MyPyramid logoWhile an abundance of nutrition information is available online and from the popular press, it's important to base diet and exercise choices on science-based information provided by authoritative sources. A one-size-fits-all approach does not answer the question many consumers have been asking, which is: "How will this work for me?"

Addressing these and other concerns, USDA Secretary Mike Johanns announced last week a new approach to the implementation of science-based healthy eating information. This is the personalization of the USDA food guidance system, MyPyramid, now found on the World Wide Web at MyPyramid.gov (http://mypryamid.gov/).

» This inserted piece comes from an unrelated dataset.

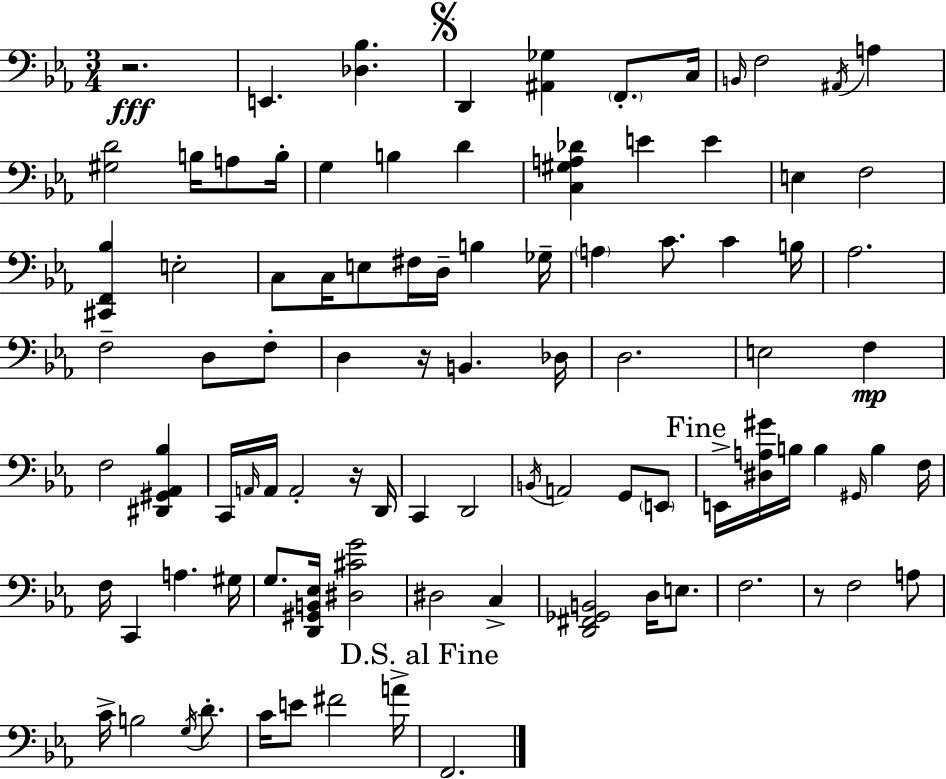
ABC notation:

MyPyramid is the new symbol and interactive food guidance system that incorporates recommendations from the 2005 USDA Dietary Guidelines for Americans, which was released in January. These science-based guidelines emphasize whole grains; deep green and orange vegetables; fresh, frozen or canned fruits; low-fat or fat-free milk products; lean meats and poultry, and more fish, beans, nuts and seeds; and the moderate use of oils.

MyPyramid builds on and replaces the familiar USDA Food Guide Pyramid introduced in 1992. The new pyramid depicts a person climbing steps to undercore the importance of exercise. It also underscores a new slogan, "Steps to a Healthier You," which encourages gradual improvements daily.

While MyPyramid communicates the need to stay physically active and to balance what we eat accordingly-it also goes several steps beyond. MyPyramid.gov contains interactive activities that make it easy for individuals to key in their age, gender and physical activity level so that they can get a more personalized recommendation on their daily calorie level. It also provides useful tips on how to implement a personal plan for healthy eating.

All of this is captured in the new MyPyramid logo. The logo depicts the major food groups as different colored bands (orange for grains; green for vegetables, red for fruits, blue for milk products; purple for the meat and bean group; yellow for oils) running up the front of the pyramid. The different sizes of the bands show the proportion that should be eaten from each food group. Again, the steps running up the side of the pyramid remind us to stay physically active each day.

But MyPyramid is more than a new logo. It is a portal for information that you can use. The website helps you to develop a personal healthy eating plan (MyPyramid Plan)-an estimate of what and how much food you should eat from the different food groups by entering your age, gender, and activity level. And it provides an online dietary and physical assessment tool (MyPyramid Tracker) which provides more detailed feedback on your diet quality and physical activity status based on the data that you key in. It also provides the full report of the new Dietary Guidelines for Americans, tips for implementing individual MyPyramid plans, and an animated tour of the MyPyramid concept.

If you haven't done so already - the day it was announced the website had some 50 million hits - I'd invite you to visit MyPyramid.gov and check this out yourself. I did and found its message clear and useful. When you do, remember that it is based on science most of which has been conducted by USDA's six human nutrition research centers, including ours in Grand Forks.